◆ **Extrait de page**
<<<<

Le petit peuple des sangliers connaît en ces temps de bombance une véritable explosion démographique, et les déprédations ne cessent de s’aggraver. Cultivateurs et chasseurs campent chacun sur leurs positions et s’accusent mutuellement. Les uns dénoncent le nourrissage en forêt ; les autres déplorent l’installation de cultures appétentes (maïs, colza, pommes de terre…) jusque contre la forêt, et de nouvelles plantations (miscanthus, saule énergie, cipans) qui assurent un abri très apprécié par ces très malins sangliers. Ceux-ci s’expatrient maintenant de leur Ardenne boisée et colonisent de nouveaux territoires hors de leur zone de prédilection.

>>>>

◆ **Données fournies**
<<<<

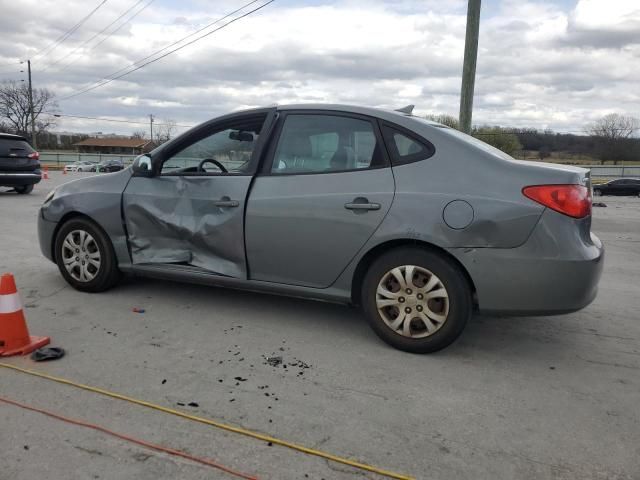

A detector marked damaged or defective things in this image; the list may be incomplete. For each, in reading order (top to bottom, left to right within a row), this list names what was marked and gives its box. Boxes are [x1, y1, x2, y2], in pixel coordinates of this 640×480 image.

>>>>

◆ **Consignes**
**1)** Recopiez le passage de l'extrait sur les sangliers qui commence par « Le petit peuple » et se poursuit jusqu'à « zone de prédilection. ».
**2)** Dans l'extrait sur les sangliers, relevez toutes les cultures et plantations nommées entre parenthèses.

◆ **Réponses rédigées**
**1)**
Le petit peuple des sangliers connaît en ces temps de bombance une véritable explosion démographique, et les déprédations ne cessent de s’aggraver. Cultivateurs et chasseurs campent chacun sur leurs positions et s’accusent mutuellement. Les uns dénoncent le nourrissage en forêt ; les autres déplorent l’installation de cultures appétentes (maïs, colza, pommes de terre…) jusque contre la forêt, et de nouvelles plantations (miscanthus, saule énergie, cipans) qui assurent un abri très apprécié par ces très malins sangliers. Ceux-ci s’expatrient maintenant de leur Ardenne boisée et colonisent de nouveaux territoires hors de leur zone de prédilection.

**2)**
- maïs
- colza
- pommes de terre
- miscanthus
- saule énergie
- cipans